**Text passage**
================

Summer short fiction reccs!
It's hard to believe that summer is nearly over. I've been traveling and working, talking walks and binge-watching anime with my kids. I haven't read as much as I would like, but then there is not nearly enough time in the world for that.
Here is a list of some stories I’ve read. If you can, I recommend that you read them, too.
Liminal Stories
Each
issue of this new magazine has impressed and moved me. Here are my favorites
from Issue 3.
“Lares Familares,” according
to Wikipedia, were household guardian spirits of the ancient Romans. In
Campbell’s story, a similar spirit may be watching over (or not?) a troubled Canadian
logging family. This is a deeply atmospheric, unsettling work, beautifully
evoking history and place. Campbell excels at capturing the unspoken tensions
that can run through a family, the unspoken hurts and demands. The birthday
dinner party described in this tale is certainly one of the most uncomfortable
I’ve read. A quietly eerie piece that subtly gets under your skin.
The Barrette Girls by Sara
Saab
Such a dark, dark, surreal
tale. I love the narrative voice of this, the cold and compelling anger. The
narrator has a job shepherding a group of little girls through the city to a
secret location. . . a job with a purpose which is only gradually revealed. On
Twitter, the author described this story as one about “f*ed up people &
f*ed-up personhood,” and it’s an apt description. The
narrator is wounded and supremely unlikeable, and I couldn’t put this story
down.
Obtrusion Rate by Jonathan
Laidlow
Another tense, surreal tale
from Liminal Stories (hmm, there seems to be a pattern here?) Laidlow unspools
a tale of a uniquely awful workplace. Mundane office irritations (e.g. meetings
and a ceiling leak which has not been fixed) are juxtaposed with hints of
something much more sinister. The mystery of this particular company’s purpose
is slowly unwound, and it becomes a portrait of a team, and a man, trying to cope
with terrible trauma as they attempt to do their job.
Beneath
Ceaseless Skies
Beneath Ceaseless Skies
consistently offers beautifully written secondary-world fantasy. Here are two
that I managed to catch this summer.
Carnival Nine by Caroline
Yoachim
One of the loveliest and most
poignantly understated fables I’ve ever seen. Yoachim presents a world of
clockwork characters who must be wound up each day to function. But some
characters get more winds (which translates to more energy, more time) than
others. In the real world we, too, have limited time and energy, and neither
are fairly distributed. Yoachim’s tale becomes a bittersweet allegory about this,
and also about a mother’s love and the limits of that love—and by extension,
the limits that we all have.

================

**Data records**

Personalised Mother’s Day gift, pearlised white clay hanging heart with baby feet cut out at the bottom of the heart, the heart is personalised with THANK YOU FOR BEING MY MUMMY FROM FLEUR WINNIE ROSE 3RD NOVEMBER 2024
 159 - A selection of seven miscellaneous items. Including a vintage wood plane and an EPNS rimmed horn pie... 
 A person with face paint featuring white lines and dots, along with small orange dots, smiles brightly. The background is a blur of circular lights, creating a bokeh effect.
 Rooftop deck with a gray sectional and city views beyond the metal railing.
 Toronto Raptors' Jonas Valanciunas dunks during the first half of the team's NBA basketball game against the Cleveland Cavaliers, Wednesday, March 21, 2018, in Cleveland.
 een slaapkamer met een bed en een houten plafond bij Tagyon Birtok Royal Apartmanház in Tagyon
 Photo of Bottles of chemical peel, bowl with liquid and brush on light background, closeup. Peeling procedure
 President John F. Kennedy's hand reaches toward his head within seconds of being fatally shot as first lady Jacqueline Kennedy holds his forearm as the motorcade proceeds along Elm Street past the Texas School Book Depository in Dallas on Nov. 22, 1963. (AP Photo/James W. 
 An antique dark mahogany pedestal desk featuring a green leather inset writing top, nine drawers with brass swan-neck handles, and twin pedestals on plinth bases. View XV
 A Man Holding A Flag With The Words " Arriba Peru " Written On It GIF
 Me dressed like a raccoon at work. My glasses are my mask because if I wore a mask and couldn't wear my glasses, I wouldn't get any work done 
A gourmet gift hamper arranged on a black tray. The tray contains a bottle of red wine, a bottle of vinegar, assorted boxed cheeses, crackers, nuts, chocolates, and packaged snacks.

================

**Task**
Return the passage of the short fiction recommendations that begins with the words containing "It's hard to" and ends with "world for that.", copied word for word.

**Output**
It's hard to believe that summer is nearly over. I've been traveling and working, talking walks and binge-watching anime with my kids. I haven't read as much as I would like, but then there is not nearly enough time in the world for that.